Eu mal podia acreditar no convite; sempre fui apaixonada por Tchékhov, e ainda ia trabalhar com atores respeitados, que já estavam no mercado havia bastante tempo, e eu estava chegando. Seria a primeira vez que eu ia receber um salário decente, a primeira vez que eu ia emitir uma nota fiscal pelo salário de atriz. Só lembrando que, nessa época, o Teatro dos Quatro tinha um belíssimo patrocínio da Shell, que fazia questão da qualidade do repertório e da competência artística cinco estrelas. Conseguíamos viver de teatro.

Fiquei bastante apavorada, mas, como sempre fui obstinada, mergulhei na Sonia de cabeça, uma das personagens mais lindas da dramaturgia universal.

Mas ao mesmo tempo a produção me olhava desconfiada, querendo entender o que eu estava fazendo ali. Uma tarde, durante um ensaio, a figurinista passou por mim, e disse baixinho: "Só quero ver, hein. Apostamos em você, vê se faz direito, senão...". Um frio percorreu minha espinha e fui pra casa e estudei muito. Lembro até hoje as noites, enquanto meu filho de cinco anos dormia no outro quarto, em que eu me trancava no meu, colocava uma cadeira no meio fingindo que era o Bógus e ensaiava incansavelmente o lindo monólogo da Sonia do final da peça.

Sergio Britto me incentivava muito, apesar de muitas vezes ficar olhando pra mim atuando e depois falar: "Não sei o que te dizer. É estranho o que você faz. Não sei se é bom ou não. Vou pensar".

Nunca vou esquecer o grande ser humano Armando Bógus, com uma paciência e carinho infinitos.

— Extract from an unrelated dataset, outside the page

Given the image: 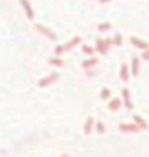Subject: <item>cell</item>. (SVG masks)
<instances>
[{"mask_svg": "<svg viewBox=\"0 0 149 157\" xmlns=\"http://www.w3.org/2000/svg\"><path fill=\"white\" fill-rule=\"evenodd\" d=\"M132 122H134V124H136L137 127H139V129H141V130H144V129H147V122H146V121H144V119H143V117H141V115H134V117H132Z\"/></svg>", "mask_w": 149, "mask_h": 157, "instance_id": "8fae6325", "label": "cell"}, {"mask_svg": "<svg viewBox=\"0 0 149 157\" xmlns=\"http://www.w3.org/2000/svg\"><path fill=\"white\" fill-rule=\"evenodd\" d=\"M82 52H84V54H87V55H92V54H94V48H92L91 45H82Z\"/></svg>", "mask_w": 149, "mask_h": 157, "instance_id": "ffe728a7", "label": "cell"}, {"mask_svg": "<svg viewBox=\"0 0 149 157\" xmlns=\"http://www.w3.org/2000/svg\"><path fill=\"white\" fill-rule=\"evenodd\" d=\"M112 45V40L111 39H97L96 40V50L99 52V54H102V55H106L107 54V50H109V47Z\"/></svg>", "mask_w": 149, "mask_h": 157, "instance_id": "6da1fadb", "label": "cell"}, {"mask_svg": "<svg viewBox=\"0 0 149 157\" xmlns=\"http://www.w3.org/2000/svg\"><path fill=\"white\" fill-rule=\"evenodd\" d=\"M49 63H50V65H54V67H57V69H62V67L65 65V62L62 60L61 57H50L49 59Z\"/></svg>", "mask_w": 149, "mask_h": 157, "instance_id": "5bb4252c", "label": "cell"}, {"mask_svg": "<svg viewBox=\"0 0 149 157\" xmlns=\"http://www.w3.org/2000/svg\"><path fill=\"white\" fill-rule=\"evenodd\" d=\"M122 100H124V107H126V109H132V102H131V94H129V89H122Z\"/></svg>", "mask_w": 149, "mask_h": 157, "instance_id": "9c48e42d", "label": "cell"}, {"mask_svg": "<svg viewBox=\"0 0 149 157\" xmlns=\"http://www.w3.org/2000/svg\"><path fill=\"white\" fill-rule=\"evenodd\" d=\"M61 157H70V155H67V154H62Z\"/></svg>", "mask_w": 149, "mask_h": 157, "instance_id": "603a6c76", "label": "cell"}, {"mask_svg": "<svg viewBox=\"0 0 149 157\" xmlns=\"http://www.w3.org/2000/svg\"><path fill=\"white\" fill-rule=\"evenodd\" d=\"M131 44L134 47L141 48V50H149V44L144 42V40H141V39H137V37H131Z\"/></svg>", "mask_w": 149, "mask_h": 157, "instance_id": "ba28073f", "label": "cell"}, {"mask_svg": "<svg viewBox=\"0 0 149 157\" xmlns=\"http://www.w3.org/2000/svg\"><path fill=\"white\" fill-rule=\"evenodd\" d=\"M119 130H121V132H131V134L141 132V129L134 124V122H132V124H121V125H119Z\"/></svg>", "mask_w": 149, "mask_h": 157, "instance_id": "5b68a950", "label": "cell"}, {"mask_svg": "<svg viewBox=\"0 0 149 157\" xmlns=\"http://www.w3.org/2000/svg\"><path fill=\"white\" fill-rule=\"evenodd\" d=\"M100 3H107V2H111V0H99Z\"/></svg>", "mask_w": 149, "mask_h": 157, "instance_id": "7402d4cb", "label": "cell"}, {"mask_svg": "<svg viewBox=\"0 0 149 157\" xmlns=\"http://www.w3.org/2000/svg\"><path fill=\"white\" fill-rule=\"evenodd\" d=\"M112 40V45H116V47H121L122 45V35L121 33H116L114 35V39H111Z\"/></svg>", "mask_w": 149, "mask_h": 157, "instance_id": "2e32d148", "label": "cell"}, {"mask_svg": "<svg viewBox=\"0 0 149 157\" xmlns=\"http://www.w3.org/2000/svg\"><path fill=\"white\" fill-rule=\"evenodd\" d=\"M33 29H35L39 33H42V35H45L47 39H50V40H57V33H55L54 30H50L49 27H45V25H42V24H35L33 25Z\"/></svg>", "mask_w": 149, "mask_h": 157, "instance_id": "7a4b0ae2", "label": "cell"}, {"mask_svg": "<svg viewBox=\"0 0 149 157\" xmlns=\"http://www.w3.org/2000/svg\"><path fill=\"white\" fill-rule=\"evenodd\" d=\"M100 99L102 100H109L111 99V90L107 87H104L102 90H100Z\"/></svg>", "mask_w": 149, "mask_h": 157, "instance_id": "e0dca14e", "label": "cell"}, {"mask_svg": "<svg viewBox=\"0 0 149 157\" xmlns=\"http://www.w3.org/2000/svg\"><path fill=\"white\" fill-rule=\"evenodd\" d=\"M129 75H131V72H129V67L126 65V63H122L121 65V70H119V77H121L122 82H127L129 80Z\"/></svg>", "mask_w": 149, "mask_h": 157, "instance_id": "30bf717a", "label": "cell"}, {"mask_svg": "<svg viewBox=\"0 0 149 157\" xmlns=\"http://www.w3.org/2000/svg\"><path fill=\"white\" fill-rule=\"evenodd\" d=\"M129 72H131L134 77H136L137 74H139V59H137V57H134V59H132L131 67H129Z\"/></svg>", "mask_w": 149, "mask_h": 157, "instance_id": "7c38bea8", "label": "cell"}, {"mask_svg": "<svg viewBox=\"0 0 149 157\" xmlns=\"http://www.w3.org/2000/svg\"><path fill=\"white\" fill-rule=\"evenodd\" d=\"M20 5L24 7L25 13H27V18H29V20H32V18L35 17V13H33V9H32L30 2H29V0H20Z\"/></svg>", "mask_w": 149, "mask_h": 157, "instance_id": "8992f818", "label": "cell"}, {"mask_svg": "<svg viewBox=\"0 0 149 157\" xmlns=\"http://www.w3.org/2000/svg\"><path fill=\"white\" fill-rule=\"evenodd\" d=\"M141 59H143V60H149V50H144L143 55H141Z\"/></svg>", "mask_w": 149, "mask_h": 157, "instance_id": "44dd1931", "label": "cell"}, {"mask_svg": "<svg viewBox=\"0 0 149 157\" xmlns=\"http://www.w3.org/2000/svg\"><path fill=\"white\" fill-rule=\"evenodd\" d=\"M57 78H59V74H57V72H52V74H49L47 77L40 78V80L37 82V85H39V87H49V85L54 84Z\"/></svg>", "mask_w": 149, "mask_h": 157, "instance_id": "3957f363", "label": "cell"}, {"mask_svg": "<svg viewBox=\"0 0 149 157\" xmlns=\"http://www.w3.org/2000/svg\"><path fill=\"white\" fill-rule=\"evenodd\" d=\"M99 63V60L96 57H91V59H87V60H84L82 62V69H92V67H96Z\"/></svg>", "mask_w": 149, "mask_h": 157, "instance_id": "4fadbf2b", "label": "cell"}, {"mask_svg": "<svg viewBox=\"0 0 149 157\" xmlns=\"http://www.w3.org/2000/svg\"><path fill=\"white\" fill-rule=\"evenodd\" d=\"M96 132H97L99 134V136H102V134L104 132H106V127H104V124H102V122H96Z\"/></svg>", "mask_w": 149, "mask_h": 157, "instance_id": "d6986e66", "label": "cell"}, {"mask_svg": "<svg viewBox=\"0 0 149 157\" xmlns=\"http://www.w3.org/2000/svg\"><path fill=\"white\" fill-rule=\"evenodd\" d=\"M92 125H94V119H92V117H87L85 125H84V134H85V136H89V134L92 132Z\"/></svg>", "mask_w": 149, "mask_h": 157, "instance_id": "9a60e30c", "label": "cell"}, {"mask_svg": "<svg viewBox=\"0 0 149 157\" xmlns=\"http://www.w3.org/2000/svg\"><path fill=\"white\" fill-rule=\"evenodd\" d=\"M122 107V102H121V99L119 97H114V99H111L109 100V104H107V109H109L111 112H116L119 110Z\"/></svg>", "mask_w": 149, "mask_h": 157, "instance_id": "52a82bcc", "label": "cell"}, {"mask_svg": "<svg viewBox=\"0 0 149 157\" xmlns=\"http://www.w3.org/2000/svg\"><path fill=\"white\" fill-rule=\"evenodd\" d=\"M109 29H111V24H109V22H102V24H99L97 25V30L99 32H107V30H109Z\"/></svg>", "mask_w": 149, "mask_h": 157, "instance_id": "ac0fdd59", "label": "cell"}, {"mask_svg": "<svg viewBox=\"0 0 149 157\" xmlns=\"http://www.w3.org/2000/svg\"><path fill=\"white\" fill-rule=\"evenodd\" d=\"M82 42V40H80V37L77 35V37H74V39H70L69 42H65L64 45H61V50H62V54H64V52H69V50H72L74 47L76 45H79V44Z\"/></svg>", "mask_w": 149, "mask_h": 157, "instance_id": "277c9868", "label": "cell"}]
</instances>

Nas coxias ele me ensinava muita coisa, baixinho, com muita calma, como a tirar os chiados da prosódia carioca. Com sua simplicidade monumental me mostrou a grande generosidade de um grande ator. Uma pessoa realmente inesquecível e que foi um dos meus mestres no teatro, sem dúvida.

Fiquei um pouco mascote do elenco, por ser uma caloura naquela montagem. Rodrigo Santiago me paparicava e não foi nada difícil me apaixonar por aquele Astrov enigmático, de rara singularidade, e Christiane Torloni nos harmonizava com aconchegantes jantares e vinhos, quando ficávamos horas bebericando, falando, nos reconhecendo como velhos amigos que Tchékhov uniu.

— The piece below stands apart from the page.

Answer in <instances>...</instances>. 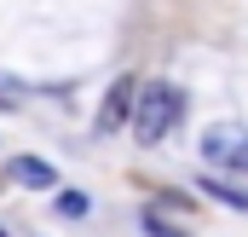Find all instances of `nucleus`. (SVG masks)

Eu me lembro da sensação maravilhosa que a temporada me trouxe, de paz, serenidade, plenitude, diferente de tudo que já tinha sentido. Anos depois, em 1999, quando no Grupo Tapa fizemos "Ivanov", também de Tchékhov, a mesma sensação me visitou, então concluo que falar Tchékhov, "o médico das almas", tem um poder secreto de fazer bem ao meu coração, de acalmá-lo, de despertar uma profunda compreensão do outro.

E, no fim do ano passado, revisitei, agora na direção, o universo tchekhoviano com a peça do romeno Matéi Visniec, "A Máquina Tchékhov", e mais uma vez me surpreendi com a mesma sensação de calma, de compreensão, o que foi fundamental para a direção.

Naquele ano de 1984 minha Sonia foi indicada na categoria revelação do ano do Prêmio Mambembe. O primeiro Tchékhov a gente nunca esquece.

DENISE WEINBERG, 59, atriz e diretora, volta em abril com a peça "O Testamento de Maria", de Colm Tóibín, no Teatro Aliança Francesa.